#### Passage shown:
** Begin **

Pub Date: May 11th, 2010
ISBN: 978-1-4165-9759-9
Publisher: Free Press

A welcome reassessment of the life of Sophia Tolstoy (1844–1919), the misunderstood wife of the renowned Russian author.

From the age of 18, when she married the much-older Leo Tolstoy, Sophia’s energy was wholly devoted to her husband, whom she had loved since childhood. She was the inspiration for many of his most accomplished literary characters, his “muse, assistant, and first reader.” She managed the household and raised 13 children, and she was his publisher and her family’s financial provider in later years. None of this was easy. Tolstoy was a man of strong opinions and a quick temper, and after the publication of War and Peace and Anna Karenina, he abruptly renounced all things material, including education, and turned against the church. This decision was not only unpractical in a household filled with children who were raised to love the arts and society, but also offensive to Sophia, whose faith was unshakable. Tolstoy remained moody and inconsistent for the rest of his life, turning from the kind and tender man she fell in love with to an incorrigible, sometimes cruel husband. As his beliefs and writings grew more political, a horde of devout “Tolstoyans” were a constant presence, creating a heartbreaking distance between the formerly inseparable couple. One particular disciple, Vladimir Chertkov, successfully turned Tolstoy against Sophia at the end of his life, and perpetrated a series of slanderous statements about her in the press and in later biographies of Tolstoy. “To portray Tolstoy as a martyr,” writes Popoff, “necessitated making Sophia evil.” As a result, for the last century Sophia’s name has been maligned, and her important contributions to Tolstoy’s legacy—especially her careful preparation of his archive—have been forgotten. Throughout their long and turbulent marriage, she and Tolstoy corresponded through ardent letters; she also penned an unpublished memoir. Popoff, a Russian journalist and scholar, uses her exclusive access to this material to compose a stunning new account of Sophia’s selfless life as a wife, mother, businesswoman, physician and intellectual, finally presenting this remarkable woman in a truthful light.

A sharp, compassionate literary biography.

** End **

#### Required tasks:
**a.** According to the book review, how many children did Sophia raise?
**b.** Give the part of the book review that begins at the words "Pub Date: May" and stops after "renowned Russian author.", switching "reassessment" to "reappraisal".

#### Record extracts:
** Begin **

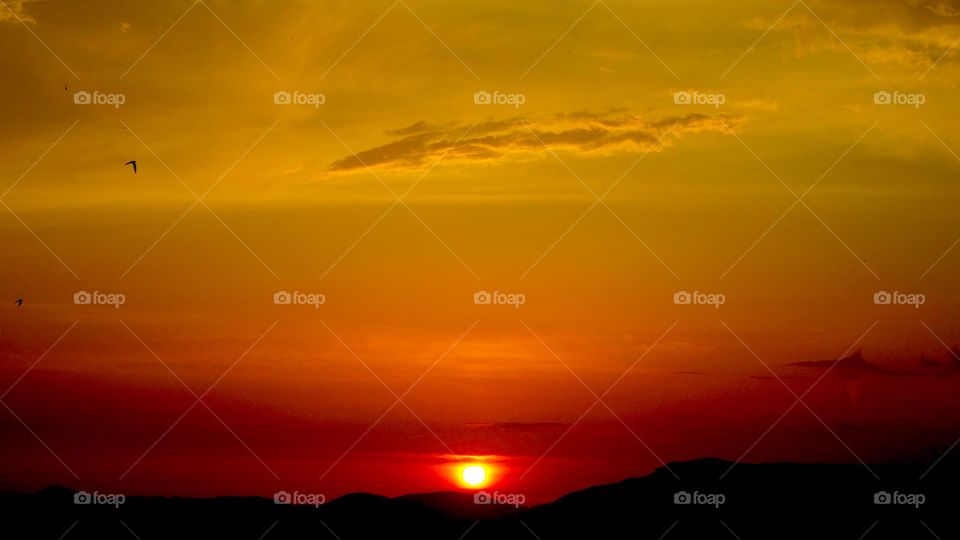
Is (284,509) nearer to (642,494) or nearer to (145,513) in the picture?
(145,513)

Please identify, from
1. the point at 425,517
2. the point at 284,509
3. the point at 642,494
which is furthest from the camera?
the point at 284,509

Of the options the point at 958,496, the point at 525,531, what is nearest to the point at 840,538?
the point at 958,496

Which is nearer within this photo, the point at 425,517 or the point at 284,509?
the point at 425,517

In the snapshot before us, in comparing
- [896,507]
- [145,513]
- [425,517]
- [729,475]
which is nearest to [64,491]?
[145,513]

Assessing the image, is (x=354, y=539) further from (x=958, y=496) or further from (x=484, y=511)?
(x=958, y=496)

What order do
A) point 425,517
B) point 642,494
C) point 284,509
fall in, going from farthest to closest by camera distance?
point 284,509
point 642,494
point 425,517

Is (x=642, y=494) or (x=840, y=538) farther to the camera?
(x=642, y=494)
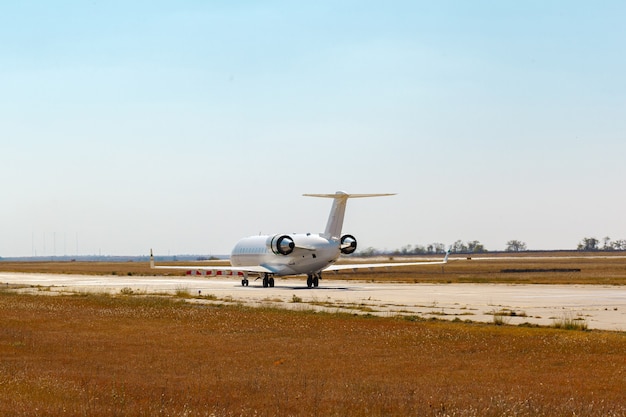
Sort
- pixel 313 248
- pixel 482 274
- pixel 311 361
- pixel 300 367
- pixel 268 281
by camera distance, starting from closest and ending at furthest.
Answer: pixel 300 367 < pixel 311 361 < pixel 313 248 < pixel 268 281 < pixel 482 274

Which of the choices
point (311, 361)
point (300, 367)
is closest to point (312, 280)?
point (311, 361)

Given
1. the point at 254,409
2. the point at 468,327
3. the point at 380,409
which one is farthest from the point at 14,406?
the point at 468,327

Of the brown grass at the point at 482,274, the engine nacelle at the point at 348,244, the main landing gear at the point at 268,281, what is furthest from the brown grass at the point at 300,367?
the brown grass at the point at 482,274

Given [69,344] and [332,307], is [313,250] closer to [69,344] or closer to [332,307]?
[332,307]

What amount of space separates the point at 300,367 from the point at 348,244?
42332 millimetres

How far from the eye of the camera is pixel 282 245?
58.9 meters

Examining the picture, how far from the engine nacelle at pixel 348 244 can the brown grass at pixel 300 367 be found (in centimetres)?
2982

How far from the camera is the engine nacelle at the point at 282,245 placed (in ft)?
192

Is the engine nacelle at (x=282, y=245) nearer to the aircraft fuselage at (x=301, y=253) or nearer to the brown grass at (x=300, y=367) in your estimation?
the aircraft fuselage at (x=301, y=253)

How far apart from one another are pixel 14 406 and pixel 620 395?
992 centimetres

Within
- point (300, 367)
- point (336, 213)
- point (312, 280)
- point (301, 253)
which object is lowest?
point (300, 367)

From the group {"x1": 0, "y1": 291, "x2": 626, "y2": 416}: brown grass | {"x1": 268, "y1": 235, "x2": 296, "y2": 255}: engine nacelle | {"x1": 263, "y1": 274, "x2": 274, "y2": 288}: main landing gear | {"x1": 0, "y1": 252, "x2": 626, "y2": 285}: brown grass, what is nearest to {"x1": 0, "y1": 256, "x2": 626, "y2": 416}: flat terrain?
{"x1": 0, "y1": 291, "x2": 626, "y2": 416}: brown grass

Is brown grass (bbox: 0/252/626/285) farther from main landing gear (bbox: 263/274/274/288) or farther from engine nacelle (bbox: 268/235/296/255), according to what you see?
engine nacelle (bbox: 268/235/296/255)

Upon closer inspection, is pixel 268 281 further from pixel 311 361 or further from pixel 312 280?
pixel 311 361
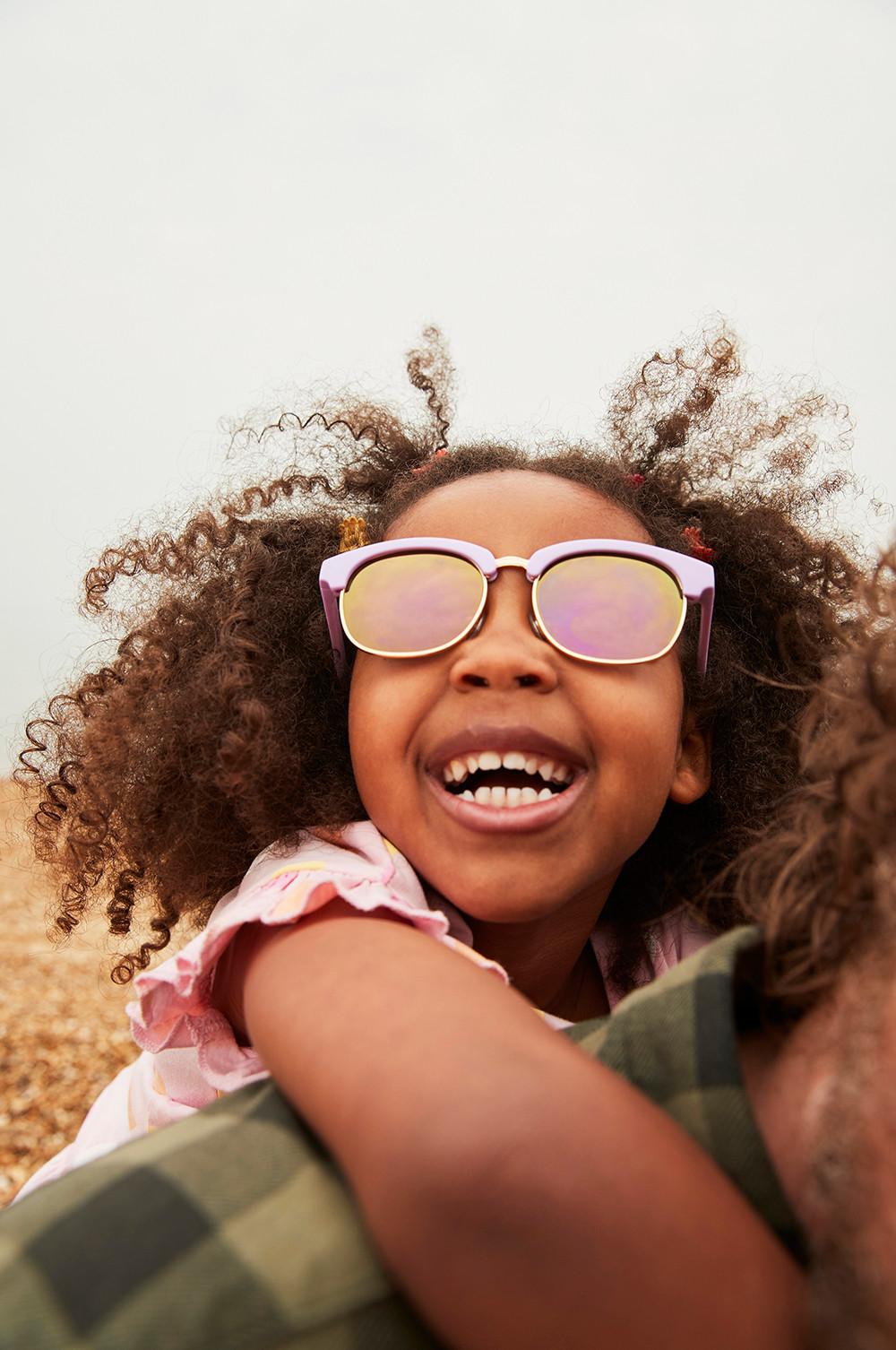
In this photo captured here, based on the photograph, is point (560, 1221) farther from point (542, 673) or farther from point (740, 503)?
point (740, 503)

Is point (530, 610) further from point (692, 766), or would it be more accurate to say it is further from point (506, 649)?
point (692, 766)

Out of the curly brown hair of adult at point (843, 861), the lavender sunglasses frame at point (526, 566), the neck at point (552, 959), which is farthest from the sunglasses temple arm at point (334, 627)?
the curly brown hair of adult at point (843, 861)

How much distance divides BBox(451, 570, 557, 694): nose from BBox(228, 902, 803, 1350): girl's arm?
1.20 metres

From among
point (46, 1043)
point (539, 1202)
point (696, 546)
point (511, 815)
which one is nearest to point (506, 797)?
point (511, 815)

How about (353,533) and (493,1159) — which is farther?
(353,533)

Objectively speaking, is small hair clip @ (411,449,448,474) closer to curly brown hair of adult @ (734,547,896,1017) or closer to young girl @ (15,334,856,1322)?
young girl @ (15,334,856,1322)

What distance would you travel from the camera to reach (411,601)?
2.76m

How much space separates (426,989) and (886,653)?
0.84 m

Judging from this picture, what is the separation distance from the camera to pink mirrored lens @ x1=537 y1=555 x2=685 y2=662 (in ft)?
8.75

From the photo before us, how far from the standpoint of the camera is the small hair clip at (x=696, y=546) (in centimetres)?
335

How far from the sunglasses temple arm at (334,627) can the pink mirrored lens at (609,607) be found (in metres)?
0.63

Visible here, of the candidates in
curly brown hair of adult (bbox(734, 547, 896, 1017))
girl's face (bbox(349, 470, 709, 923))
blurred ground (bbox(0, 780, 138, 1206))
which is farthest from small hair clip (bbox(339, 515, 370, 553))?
curly brown hair of adult (bbox(734, 547, 896, 1017))

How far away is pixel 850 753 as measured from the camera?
4.79 feet

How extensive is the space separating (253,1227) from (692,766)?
2194mm
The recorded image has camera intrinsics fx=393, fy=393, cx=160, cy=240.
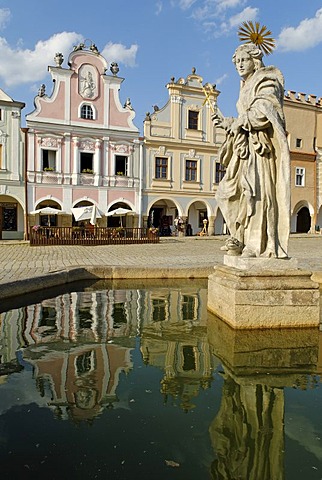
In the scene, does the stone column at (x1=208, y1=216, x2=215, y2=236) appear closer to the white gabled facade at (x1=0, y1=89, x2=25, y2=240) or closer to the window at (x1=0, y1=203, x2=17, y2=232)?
the white gabled facade at (x1=0, y1=89, x2=25, y2=240)

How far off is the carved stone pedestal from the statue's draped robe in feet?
0.85

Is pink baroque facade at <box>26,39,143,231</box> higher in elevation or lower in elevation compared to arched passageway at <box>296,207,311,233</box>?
higher

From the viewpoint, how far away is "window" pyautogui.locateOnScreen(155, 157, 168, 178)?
98.0 ft

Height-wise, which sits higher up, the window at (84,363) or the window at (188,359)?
the window at (84,363)

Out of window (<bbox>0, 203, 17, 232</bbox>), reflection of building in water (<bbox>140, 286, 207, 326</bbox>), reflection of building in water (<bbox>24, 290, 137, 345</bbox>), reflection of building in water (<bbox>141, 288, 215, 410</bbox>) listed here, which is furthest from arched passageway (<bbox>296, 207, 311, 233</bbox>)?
reflection of building in water (<bbox>24, 290, 137, 345</bbox>)

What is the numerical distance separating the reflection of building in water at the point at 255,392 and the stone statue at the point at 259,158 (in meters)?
0.95

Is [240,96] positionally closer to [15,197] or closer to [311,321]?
[311,321]

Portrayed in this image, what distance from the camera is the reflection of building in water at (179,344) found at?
278 cm

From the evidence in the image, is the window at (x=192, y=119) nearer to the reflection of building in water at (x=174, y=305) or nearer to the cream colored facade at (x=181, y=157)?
the cream colored facade at (x=181, y=157)

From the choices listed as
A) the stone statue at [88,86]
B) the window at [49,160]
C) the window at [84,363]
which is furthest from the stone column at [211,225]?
the window at [84,363]

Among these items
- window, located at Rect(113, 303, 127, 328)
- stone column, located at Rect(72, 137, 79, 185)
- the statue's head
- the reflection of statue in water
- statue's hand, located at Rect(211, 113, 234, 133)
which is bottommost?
the reflection of statue in water

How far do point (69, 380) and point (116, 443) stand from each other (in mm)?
840

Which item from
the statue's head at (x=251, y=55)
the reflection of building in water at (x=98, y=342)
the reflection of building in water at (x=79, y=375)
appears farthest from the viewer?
the statue's head at (x=251, y=55)

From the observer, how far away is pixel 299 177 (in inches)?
1398
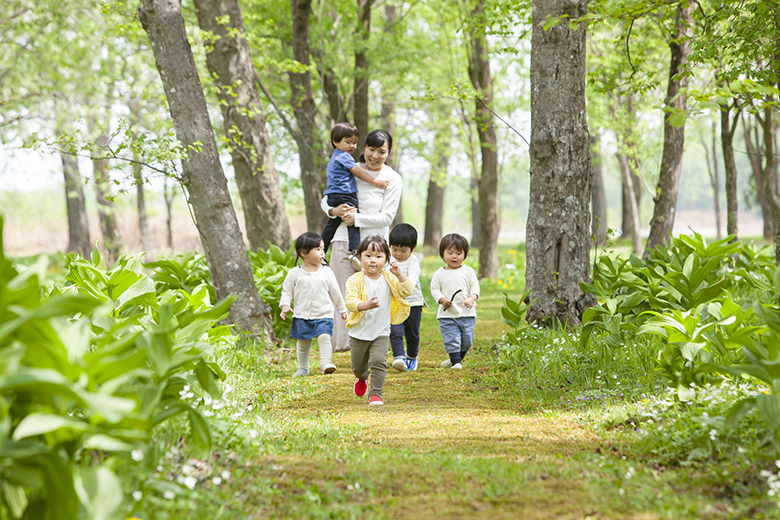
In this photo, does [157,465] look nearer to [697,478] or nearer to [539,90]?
[697,478]

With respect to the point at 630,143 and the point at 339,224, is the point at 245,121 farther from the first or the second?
the point at 630,143

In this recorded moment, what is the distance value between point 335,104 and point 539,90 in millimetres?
7431

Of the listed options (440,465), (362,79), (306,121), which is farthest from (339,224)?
(362,79)

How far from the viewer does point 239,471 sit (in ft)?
8.66

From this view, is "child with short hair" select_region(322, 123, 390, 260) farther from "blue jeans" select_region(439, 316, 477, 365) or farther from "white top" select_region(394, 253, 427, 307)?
"blue jeans" select_region(439, 316, 477, 365)

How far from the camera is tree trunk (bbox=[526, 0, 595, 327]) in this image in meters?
A: 5.50

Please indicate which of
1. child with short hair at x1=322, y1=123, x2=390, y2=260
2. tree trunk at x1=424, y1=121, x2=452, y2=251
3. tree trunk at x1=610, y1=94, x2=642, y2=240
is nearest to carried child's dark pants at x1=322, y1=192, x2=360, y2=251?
child with short hair at x1=322, y1=123, x2=390, y2=260

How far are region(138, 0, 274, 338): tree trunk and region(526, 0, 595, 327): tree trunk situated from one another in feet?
10.2

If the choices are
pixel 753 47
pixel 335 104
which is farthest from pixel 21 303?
pixel 335 104

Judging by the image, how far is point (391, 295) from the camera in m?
4.87

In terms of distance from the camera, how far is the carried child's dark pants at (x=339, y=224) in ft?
18.7

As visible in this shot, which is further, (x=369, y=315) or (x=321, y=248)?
(x=321, y=248)

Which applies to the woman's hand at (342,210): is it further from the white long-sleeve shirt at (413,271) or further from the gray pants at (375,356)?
the gray pants at (375,356)

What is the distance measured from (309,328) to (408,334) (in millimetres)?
991
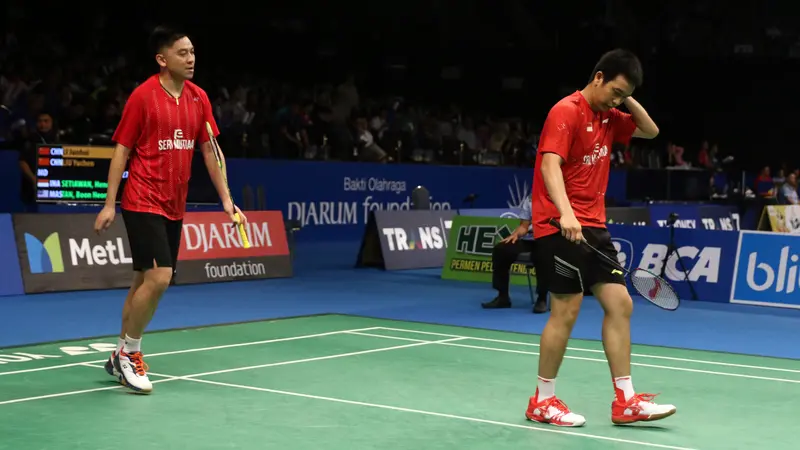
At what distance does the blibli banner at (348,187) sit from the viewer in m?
20.1

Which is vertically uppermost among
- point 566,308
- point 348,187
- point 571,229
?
point 571,229

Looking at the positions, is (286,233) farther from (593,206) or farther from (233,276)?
(593,206)

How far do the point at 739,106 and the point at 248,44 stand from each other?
1641cm

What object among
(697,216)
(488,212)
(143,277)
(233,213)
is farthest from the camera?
(697,216)

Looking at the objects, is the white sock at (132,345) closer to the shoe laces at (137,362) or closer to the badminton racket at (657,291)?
the shoe laces at (137,362)

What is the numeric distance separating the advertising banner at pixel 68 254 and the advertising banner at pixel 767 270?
6.97m

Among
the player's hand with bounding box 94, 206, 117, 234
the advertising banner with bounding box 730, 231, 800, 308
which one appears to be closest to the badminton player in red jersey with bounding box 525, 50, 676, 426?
the player's hand with bounding box 94, 206, 117, 234

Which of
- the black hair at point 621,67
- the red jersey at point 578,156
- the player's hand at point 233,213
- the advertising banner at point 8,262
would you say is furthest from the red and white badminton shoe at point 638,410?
the advertising banner at point 8,262

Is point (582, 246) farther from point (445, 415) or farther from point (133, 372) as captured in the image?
point (133, 372)

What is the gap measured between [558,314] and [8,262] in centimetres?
808

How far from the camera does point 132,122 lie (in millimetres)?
7141

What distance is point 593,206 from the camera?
21.1 ft

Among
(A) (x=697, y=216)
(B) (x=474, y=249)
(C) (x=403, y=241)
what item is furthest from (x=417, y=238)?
(A) (x=697, y=216)

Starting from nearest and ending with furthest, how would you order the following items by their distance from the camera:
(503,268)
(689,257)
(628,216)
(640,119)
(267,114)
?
(640,119), (503,268), (689,257), (628,216), (267,114)
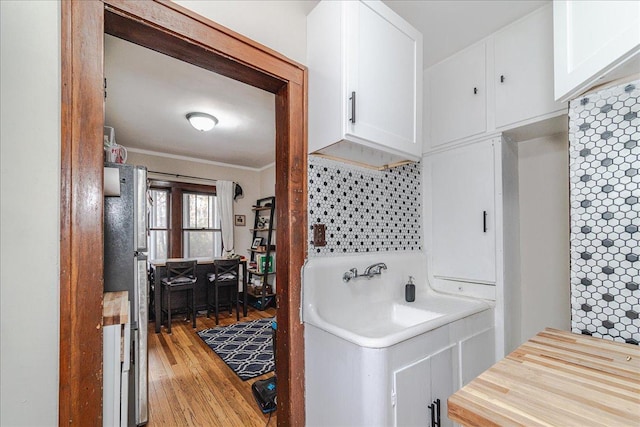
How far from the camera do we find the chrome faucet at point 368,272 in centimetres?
159

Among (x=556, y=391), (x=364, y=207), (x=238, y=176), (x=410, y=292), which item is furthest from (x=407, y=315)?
(x=238, y=176)

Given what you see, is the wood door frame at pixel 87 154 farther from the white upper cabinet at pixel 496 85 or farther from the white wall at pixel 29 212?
the white upper cabinet at pixel 496 85

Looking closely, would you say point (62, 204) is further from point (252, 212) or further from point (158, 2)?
point (252, 212)

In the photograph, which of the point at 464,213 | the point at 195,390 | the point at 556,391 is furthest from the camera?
the point at 195,390

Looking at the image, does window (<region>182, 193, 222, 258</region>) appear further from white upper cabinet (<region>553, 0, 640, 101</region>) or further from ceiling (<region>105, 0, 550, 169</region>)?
white upper cabinet (<region>553, 0, 640, 101</region>)

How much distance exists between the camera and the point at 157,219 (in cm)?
465

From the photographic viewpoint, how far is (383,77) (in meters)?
1.43

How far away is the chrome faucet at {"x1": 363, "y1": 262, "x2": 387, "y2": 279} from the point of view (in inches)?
66.2

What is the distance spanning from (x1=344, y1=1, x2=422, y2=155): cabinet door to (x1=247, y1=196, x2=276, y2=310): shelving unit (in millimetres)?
3223

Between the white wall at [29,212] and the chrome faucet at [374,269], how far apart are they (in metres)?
1.33

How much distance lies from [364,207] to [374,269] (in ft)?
1.23

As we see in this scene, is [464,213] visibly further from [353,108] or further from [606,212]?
[353,108]

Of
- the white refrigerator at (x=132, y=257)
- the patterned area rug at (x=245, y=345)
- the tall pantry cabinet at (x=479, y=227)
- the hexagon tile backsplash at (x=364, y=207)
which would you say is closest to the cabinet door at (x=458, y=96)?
the tall pantry cabinet at (x=479, y=227)

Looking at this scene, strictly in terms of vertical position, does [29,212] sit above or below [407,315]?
above
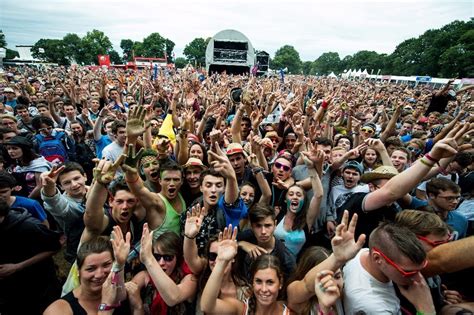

** End **

#### The answers:
**a.** She raised 13 children.

**b.**
Pub Date: May 11th, 2010
ISBN: 978-1-4165-9759-9
Publisher: Free Press

A welcome reappraisal of the life of Sophia Tolstoy (1844–1919), the misunderstood wife of the renowned Russian author.